(Stored items)

▼

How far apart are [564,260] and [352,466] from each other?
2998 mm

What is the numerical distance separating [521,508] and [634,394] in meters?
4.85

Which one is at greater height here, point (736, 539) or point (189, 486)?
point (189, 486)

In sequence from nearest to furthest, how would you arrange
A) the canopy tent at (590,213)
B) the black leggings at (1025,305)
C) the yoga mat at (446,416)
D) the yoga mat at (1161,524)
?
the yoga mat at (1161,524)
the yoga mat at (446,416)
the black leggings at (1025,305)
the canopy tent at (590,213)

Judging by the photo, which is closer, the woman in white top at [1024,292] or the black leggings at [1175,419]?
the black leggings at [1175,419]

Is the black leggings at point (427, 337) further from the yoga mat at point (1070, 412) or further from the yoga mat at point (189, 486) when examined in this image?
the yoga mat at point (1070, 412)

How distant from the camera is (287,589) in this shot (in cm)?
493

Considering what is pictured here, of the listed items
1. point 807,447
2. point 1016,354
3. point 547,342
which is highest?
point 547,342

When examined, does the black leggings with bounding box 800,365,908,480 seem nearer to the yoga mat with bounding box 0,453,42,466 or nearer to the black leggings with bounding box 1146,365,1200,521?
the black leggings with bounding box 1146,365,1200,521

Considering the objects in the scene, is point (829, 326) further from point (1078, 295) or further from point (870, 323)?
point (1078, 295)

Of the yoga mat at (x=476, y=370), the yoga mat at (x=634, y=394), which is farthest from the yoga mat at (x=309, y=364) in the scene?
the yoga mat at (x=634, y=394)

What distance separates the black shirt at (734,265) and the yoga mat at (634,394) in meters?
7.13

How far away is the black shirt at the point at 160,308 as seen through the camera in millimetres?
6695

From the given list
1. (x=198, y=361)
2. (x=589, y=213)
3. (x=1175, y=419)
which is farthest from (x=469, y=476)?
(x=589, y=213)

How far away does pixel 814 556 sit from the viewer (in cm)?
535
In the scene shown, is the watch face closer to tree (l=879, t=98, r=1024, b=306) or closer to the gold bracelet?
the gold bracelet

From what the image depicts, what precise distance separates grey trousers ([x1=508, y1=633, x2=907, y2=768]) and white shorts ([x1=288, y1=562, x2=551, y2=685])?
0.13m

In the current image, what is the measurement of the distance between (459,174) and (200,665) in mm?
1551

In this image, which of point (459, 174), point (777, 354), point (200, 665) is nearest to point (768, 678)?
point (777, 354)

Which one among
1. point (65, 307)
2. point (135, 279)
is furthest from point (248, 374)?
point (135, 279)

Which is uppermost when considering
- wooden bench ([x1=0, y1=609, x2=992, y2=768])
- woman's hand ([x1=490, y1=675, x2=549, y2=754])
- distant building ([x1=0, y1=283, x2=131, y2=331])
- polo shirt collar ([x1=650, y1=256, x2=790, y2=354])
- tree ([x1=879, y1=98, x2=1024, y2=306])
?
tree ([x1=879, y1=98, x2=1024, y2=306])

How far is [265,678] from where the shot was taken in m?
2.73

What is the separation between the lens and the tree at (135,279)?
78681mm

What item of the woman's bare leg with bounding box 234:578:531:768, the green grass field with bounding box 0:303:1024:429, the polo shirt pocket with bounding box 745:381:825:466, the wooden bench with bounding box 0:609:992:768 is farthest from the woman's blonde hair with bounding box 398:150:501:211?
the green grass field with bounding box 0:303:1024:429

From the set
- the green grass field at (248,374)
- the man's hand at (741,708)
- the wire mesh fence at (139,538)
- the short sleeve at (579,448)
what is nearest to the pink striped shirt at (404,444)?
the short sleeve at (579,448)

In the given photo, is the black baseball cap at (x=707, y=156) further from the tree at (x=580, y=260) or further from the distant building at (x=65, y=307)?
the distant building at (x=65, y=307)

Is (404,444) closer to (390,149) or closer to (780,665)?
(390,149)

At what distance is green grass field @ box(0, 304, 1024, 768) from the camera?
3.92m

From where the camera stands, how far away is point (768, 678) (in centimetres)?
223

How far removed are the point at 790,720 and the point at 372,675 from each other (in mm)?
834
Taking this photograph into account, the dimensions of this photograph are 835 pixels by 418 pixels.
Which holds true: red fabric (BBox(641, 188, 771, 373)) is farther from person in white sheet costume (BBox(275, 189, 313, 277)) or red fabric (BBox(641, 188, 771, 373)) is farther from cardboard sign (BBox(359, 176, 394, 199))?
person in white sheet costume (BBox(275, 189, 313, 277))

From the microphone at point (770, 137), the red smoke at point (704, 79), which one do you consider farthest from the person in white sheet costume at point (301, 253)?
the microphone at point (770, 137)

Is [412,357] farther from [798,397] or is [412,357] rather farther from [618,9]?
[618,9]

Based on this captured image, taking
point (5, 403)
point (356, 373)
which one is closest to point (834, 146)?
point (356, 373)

▲

#### SHORT PROBLEM
Every line from the one containing "From the microphone" through the end of the data must be repeated exactly, and no other line.

#### SOLUTION TO THIS TASK
From the microphone at point (770, 137), the red smoke at point (704, 79), which one do you consider farthest from the person in white sheet costume at point (301, 253)?
the microphone at point (770, 137)

Is [412,357] farther from [798,397] or is [412,357] rather farther from [618,9]?
[618,9]

Based on this captured image, taking
point (5, 403)
point (356, 373)
which one is closest to point (834, 146)?
point (356, 373)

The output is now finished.